DATA FOR PROCESSING
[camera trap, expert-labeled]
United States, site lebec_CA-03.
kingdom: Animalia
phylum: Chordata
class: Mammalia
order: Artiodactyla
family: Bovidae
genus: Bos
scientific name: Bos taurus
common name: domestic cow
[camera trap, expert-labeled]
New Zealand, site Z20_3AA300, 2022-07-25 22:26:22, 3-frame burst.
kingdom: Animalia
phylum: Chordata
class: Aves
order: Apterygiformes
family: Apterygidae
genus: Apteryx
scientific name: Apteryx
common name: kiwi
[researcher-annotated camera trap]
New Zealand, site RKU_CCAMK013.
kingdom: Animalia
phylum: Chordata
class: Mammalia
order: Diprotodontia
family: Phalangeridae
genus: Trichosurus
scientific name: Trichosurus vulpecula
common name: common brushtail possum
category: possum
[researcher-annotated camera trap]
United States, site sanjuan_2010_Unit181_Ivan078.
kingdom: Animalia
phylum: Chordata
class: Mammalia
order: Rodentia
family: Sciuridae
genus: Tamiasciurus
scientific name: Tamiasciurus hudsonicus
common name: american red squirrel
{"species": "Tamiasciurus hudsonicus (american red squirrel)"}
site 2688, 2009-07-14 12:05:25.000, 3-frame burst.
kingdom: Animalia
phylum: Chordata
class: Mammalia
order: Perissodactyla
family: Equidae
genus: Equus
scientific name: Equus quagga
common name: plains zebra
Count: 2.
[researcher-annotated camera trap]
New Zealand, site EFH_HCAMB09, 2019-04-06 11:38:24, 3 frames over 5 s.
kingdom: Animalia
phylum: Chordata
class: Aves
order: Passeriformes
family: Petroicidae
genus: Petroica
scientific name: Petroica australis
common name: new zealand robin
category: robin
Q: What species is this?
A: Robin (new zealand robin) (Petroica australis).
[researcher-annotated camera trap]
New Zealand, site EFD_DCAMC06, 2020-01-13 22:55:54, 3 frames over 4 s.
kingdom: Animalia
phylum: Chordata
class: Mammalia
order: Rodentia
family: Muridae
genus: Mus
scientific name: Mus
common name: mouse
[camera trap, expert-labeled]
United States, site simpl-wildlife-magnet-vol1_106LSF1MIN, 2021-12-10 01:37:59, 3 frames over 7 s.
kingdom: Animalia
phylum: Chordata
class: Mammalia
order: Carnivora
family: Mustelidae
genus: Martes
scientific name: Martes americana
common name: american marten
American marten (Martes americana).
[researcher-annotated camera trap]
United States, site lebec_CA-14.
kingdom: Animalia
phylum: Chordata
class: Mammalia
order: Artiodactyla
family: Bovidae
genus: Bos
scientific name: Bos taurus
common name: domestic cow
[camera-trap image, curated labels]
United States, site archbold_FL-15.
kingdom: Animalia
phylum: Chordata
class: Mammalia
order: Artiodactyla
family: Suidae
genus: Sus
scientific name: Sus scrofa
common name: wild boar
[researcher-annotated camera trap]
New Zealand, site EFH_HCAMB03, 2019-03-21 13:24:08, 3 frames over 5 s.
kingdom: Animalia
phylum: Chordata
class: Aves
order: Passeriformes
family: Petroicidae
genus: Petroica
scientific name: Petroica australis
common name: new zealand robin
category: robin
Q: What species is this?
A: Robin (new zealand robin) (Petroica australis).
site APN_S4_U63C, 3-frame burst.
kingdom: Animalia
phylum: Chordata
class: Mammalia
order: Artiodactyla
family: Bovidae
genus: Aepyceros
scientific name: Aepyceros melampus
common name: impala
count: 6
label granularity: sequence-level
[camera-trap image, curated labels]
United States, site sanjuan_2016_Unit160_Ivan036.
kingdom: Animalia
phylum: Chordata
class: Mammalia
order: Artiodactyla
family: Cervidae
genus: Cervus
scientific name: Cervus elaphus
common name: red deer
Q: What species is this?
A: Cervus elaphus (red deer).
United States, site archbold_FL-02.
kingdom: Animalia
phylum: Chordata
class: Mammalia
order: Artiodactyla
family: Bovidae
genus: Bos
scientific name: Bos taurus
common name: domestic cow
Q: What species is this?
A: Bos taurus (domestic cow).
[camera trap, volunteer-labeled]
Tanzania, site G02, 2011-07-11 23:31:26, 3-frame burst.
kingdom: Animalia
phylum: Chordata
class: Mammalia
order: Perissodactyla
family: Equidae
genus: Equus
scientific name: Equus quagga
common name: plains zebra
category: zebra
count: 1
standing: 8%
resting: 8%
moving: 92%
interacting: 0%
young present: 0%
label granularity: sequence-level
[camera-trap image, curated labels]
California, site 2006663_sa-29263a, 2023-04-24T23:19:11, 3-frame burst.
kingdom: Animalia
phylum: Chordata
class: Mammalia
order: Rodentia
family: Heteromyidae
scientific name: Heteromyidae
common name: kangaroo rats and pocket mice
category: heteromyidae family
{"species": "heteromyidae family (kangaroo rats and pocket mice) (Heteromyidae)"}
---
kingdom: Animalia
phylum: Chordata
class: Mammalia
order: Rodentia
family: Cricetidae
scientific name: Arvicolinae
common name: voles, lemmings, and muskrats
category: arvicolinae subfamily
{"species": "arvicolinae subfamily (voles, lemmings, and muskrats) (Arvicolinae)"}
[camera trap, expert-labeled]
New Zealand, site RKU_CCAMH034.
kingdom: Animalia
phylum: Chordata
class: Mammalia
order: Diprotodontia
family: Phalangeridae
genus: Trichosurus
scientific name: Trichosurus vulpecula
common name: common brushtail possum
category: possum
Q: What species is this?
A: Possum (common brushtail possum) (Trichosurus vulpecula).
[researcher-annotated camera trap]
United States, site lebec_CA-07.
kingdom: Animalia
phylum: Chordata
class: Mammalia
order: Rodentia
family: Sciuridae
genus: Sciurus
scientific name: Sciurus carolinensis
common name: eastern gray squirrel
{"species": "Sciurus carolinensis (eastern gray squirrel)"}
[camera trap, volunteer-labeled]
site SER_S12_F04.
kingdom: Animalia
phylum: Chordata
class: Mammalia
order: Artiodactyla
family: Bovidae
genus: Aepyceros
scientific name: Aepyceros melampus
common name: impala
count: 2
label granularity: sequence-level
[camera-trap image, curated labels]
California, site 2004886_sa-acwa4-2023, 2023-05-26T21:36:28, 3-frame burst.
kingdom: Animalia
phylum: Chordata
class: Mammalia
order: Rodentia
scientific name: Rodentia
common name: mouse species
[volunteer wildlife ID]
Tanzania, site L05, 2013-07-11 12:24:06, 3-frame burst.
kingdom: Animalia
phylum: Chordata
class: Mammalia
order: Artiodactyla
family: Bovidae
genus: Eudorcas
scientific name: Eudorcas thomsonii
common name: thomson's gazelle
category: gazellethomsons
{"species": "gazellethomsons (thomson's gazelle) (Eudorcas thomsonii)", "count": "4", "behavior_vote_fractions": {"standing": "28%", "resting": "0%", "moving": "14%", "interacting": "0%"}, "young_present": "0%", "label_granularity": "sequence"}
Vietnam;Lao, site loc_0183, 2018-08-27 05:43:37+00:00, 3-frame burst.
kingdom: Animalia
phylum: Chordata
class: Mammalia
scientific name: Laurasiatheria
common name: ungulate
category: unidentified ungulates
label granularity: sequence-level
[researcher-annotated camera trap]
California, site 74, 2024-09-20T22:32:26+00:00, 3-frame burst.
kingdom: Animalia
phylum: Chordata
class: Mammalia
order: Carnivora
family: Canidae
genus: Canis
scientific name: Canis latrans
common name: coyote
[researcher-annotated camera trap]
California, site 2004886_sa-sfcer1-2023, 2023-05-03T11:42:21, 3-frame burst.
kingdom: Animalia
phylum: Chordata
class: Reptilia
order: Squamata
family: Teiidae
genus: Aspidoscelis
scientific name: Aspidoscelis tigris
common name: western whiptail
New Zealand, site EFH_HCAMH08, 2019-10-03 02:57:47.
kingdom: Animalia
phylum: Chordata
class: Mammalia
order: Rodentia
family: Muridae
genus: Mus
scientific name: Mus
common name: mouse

WHAT TO WORK ON
This task calls for an exact reproduction of the lines that start at the one containing "New Zealand, site EFH_HCAMH08, 2019-10-03" and continue to the end of the entries above.

ANSWER TO THIS EXERCISE
New Zealand, site EFH_HCAMH08, 2019-10-03 02:57:47.
kingdom: Animalia
phylum: Chordata
class: Mammalia
order: Rodentia
family: Muridae
genus: Mus
scientific name: Mus
common name: mouse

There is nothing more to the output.